GOAL OF THE EXERCISE: Please transcribe the part of the post on the Digital Music Group IPO below word for word, starting at "Correction:  the original" and ending at "the overall thesis.".

PASSAGE PROVIDED:

____________

Correction:  the original post below did not correctly calculate the number of shares outstanding in the merged company of DMG.  The new market cap is actually closer to $75M, vs $270M, lowering the ratios described below, although not changing the overall thesis.

When I wrote about the S-1 filing of Digital Music Group in late 2005, I assumed that it was the last we would hear about it since it's such a ridiculous concept, even in today's increasingly bubble-like atmosphere.  However, amazingly enough, the IPO appears to be moving forward based on the recently filed . 

There is no point in completely rehashing the first post since nothing has changed to make this offering any less ludicrous.  However, we can at least look at the valuation justification now that they have released expected pricing.  At the median offering price of $9, this would value the company at approximately $270M, based on a total of almost 30M shares, fully diluted.  To put it in context, the average price to sales valuation paid for large, fast growth digital media companies has been approximately 5x sales - that would be JamDat, IGN, MySpace, etc.  That's a rich, but defensible valuation assuming market leadership, high growth and high gross margins.

____________

COLLECTED DATA:
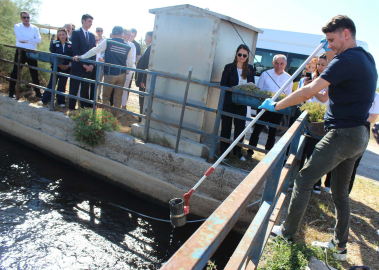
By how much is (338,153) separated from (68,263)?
10.8 feet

____________

RESULT BELOW:
Correction:  the original post below did not correctly calculate the number of shares outstanding in the merged company of DMG.  The new market cap is actually closer to $75M, vs $270M, lowering the ratios described below, although not changing the overall thesis.